You can set up default prices for each size.
So FAA software has already decided the largest size that is practical to print based on the numbers of pixels in your upload.
Print sizes above that are blanked out, and you are told you would need a higher resolution image to print at those larger sizes.
You can update this info at any time.
Just go to any image in your portfolio, and click the button to edit it.

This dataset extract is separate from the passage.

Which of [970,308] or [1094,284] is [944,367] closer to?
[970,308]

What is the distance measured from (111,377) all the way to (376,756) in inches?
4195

When an actual order occurs, a quality control person at FAA will do a check to make sure that the quality is adequate for the size ordered. If it's not, you'll get an email explaining the problem, and giving you a chance to work on a resolution. In most cases, the Quality Control person is right, and it shouldn't be printed that large, it's too blurry, or whatever. In a few rare cases, the quality control person makes a bad judgement call. This can be negotiated if you get an email notifying you of a rejected order because of quality. But during really busy times, like just before Christmas, for example, there may not be time to resolve the problem in a quick way. Most of these rare not-really-an-issue problems seem to related to "blurry hard to photograph" images in watercolor on heavily textured paper, or lightly painted on lightly coated canvass. If that texture is misread, it can appear pixellated. The other rare cause of "false" problems is where a photographer uses selective focus that's not where the Quality Inspector expects it, and the inspector thinks the image is too blurry.
Most actual unprintable images are caused by people who don't believe that upsizing causes image quality issues, and try to upside images anyway. Or they can be caused by "high resolution" images that just aren't aren't sharp enough. Not a big enough sensor, dirty lens, out of focus, bad depth of field, etc.
A tip for newcomers: The image title, along with your name, IS the web location of your image. URL, both here on FAA and on your personal artistwebsites.com website. Changing the title is easy, but it will also break browser bookmarks and render search engine data inaccurate. It's good to try to pick a title you can stick with when uploading, or at least get it nailed down before you market the image. Otherwise, any links to your image page will be broken if you change the name.